[Records to process]:
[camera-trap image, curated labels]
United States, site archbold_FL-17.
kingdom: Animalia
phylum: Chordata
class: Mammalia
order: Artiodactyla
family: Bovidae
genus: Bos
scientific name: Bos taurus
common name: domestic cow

[What you should do]:
Output exactly, and only, the lines running from the one that contains "class: Mammalia" through the last line of the entries above.

[Solution to the exercise]:
class: Mammalia
order: Artiodactyla
family: Bovidae
genus: Bos
scientific name: Bos taurus
common name: domestic cow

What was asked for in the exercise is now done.